How to complete this task: For every line below, restate it exactly and drop the images.

Exercise data:

──────────────────────────────

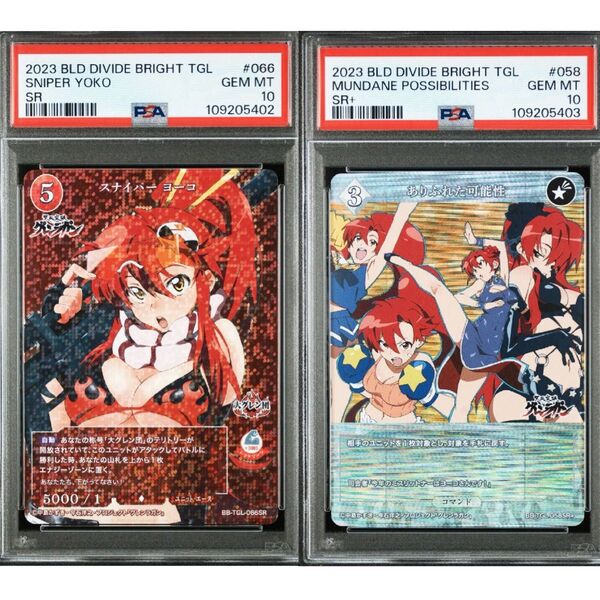 スナイパーヨーコ 天元突破グレンラガン psa10 ビルディバイド SR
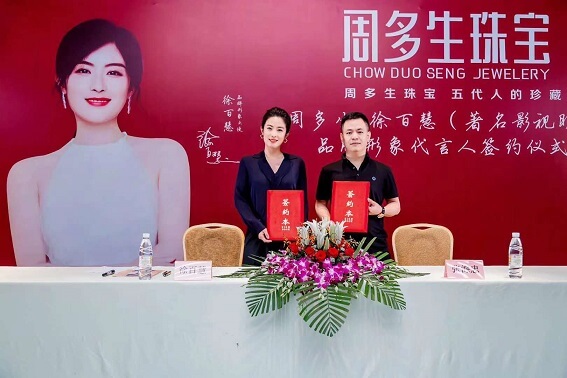 周多生珠寶形象大使徐百慧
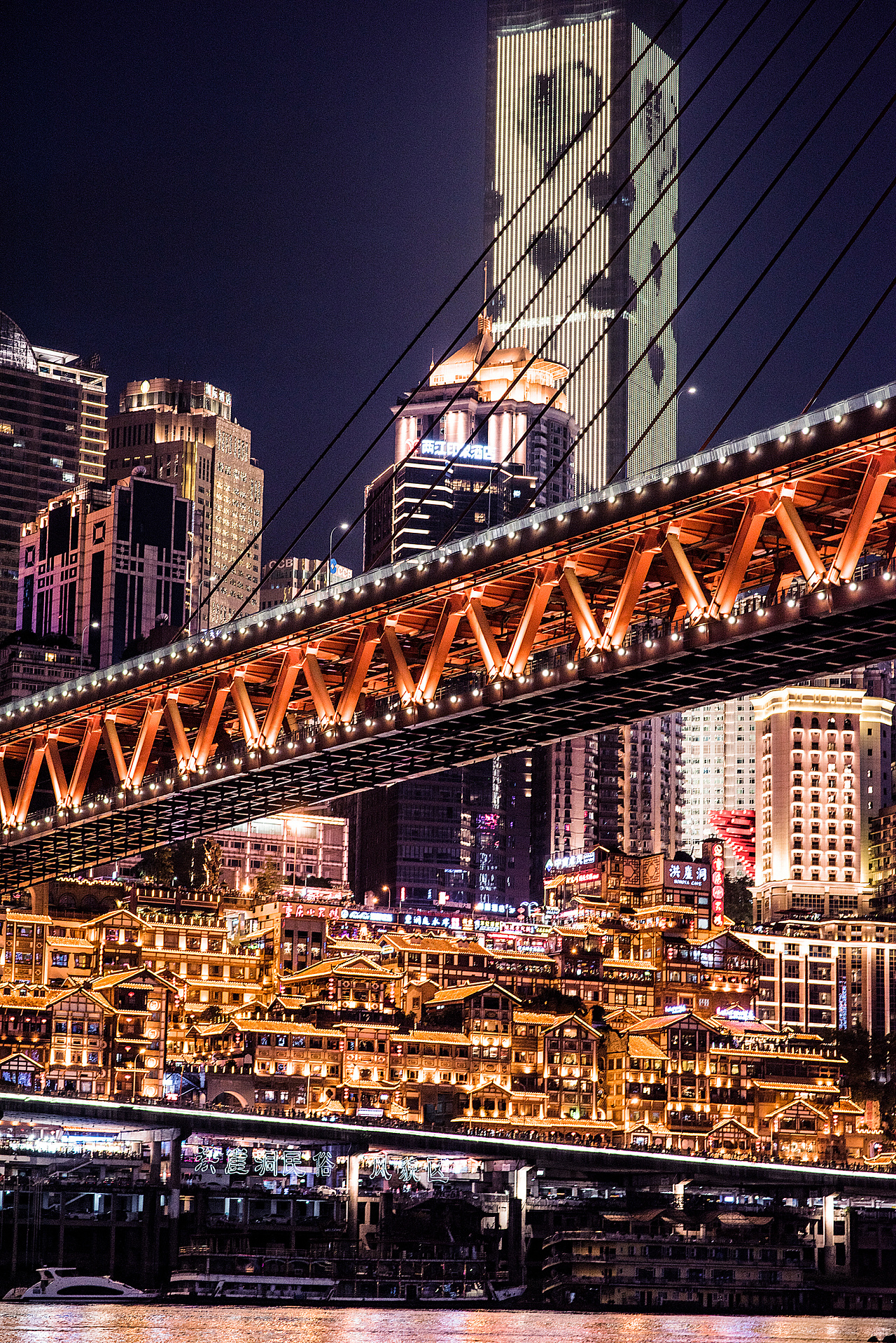 家鄉(xiāng)重慶的一些網(wǎng)紅景點(diǎn)建筑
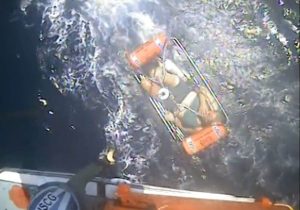 The U.S. Coast Guard July 28 rescued a diver off Cape May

──────────────────────────────

Written solution:
 スナイパーヨーコ 天元突破グレンラガン psa10 ビルディバイド SR
 周多生珠寶形象大使徐百慧
 家鄉(xiāng)重慶的一些網(wǎng)紅景點(diǎn)建筑
 The U.S. Coast Guard July 28 rescued a diver off Cape May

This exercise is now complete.